- [Available data]
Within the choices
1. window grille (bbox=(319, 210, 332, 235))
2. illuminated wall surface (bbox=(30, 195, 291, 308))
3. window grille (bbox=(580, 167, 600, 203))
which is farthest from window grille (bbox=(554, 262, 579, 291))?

- [Problem to work on] Express the records above as a JSON list of strings, with one string per line and blank lines left out.

- [Task result]
[
  "Within the choices",
  "1. window grille (bbox=(319, 210, 332, 235))",
  "2. illuminated wall surface (bbox=(30, 195, 291, 308))",
  "3. window grille (bbox=(580, 167, 600, 203))",
  "which is farthest from window grille (bbox=(554, 262, 579, 291))?"
]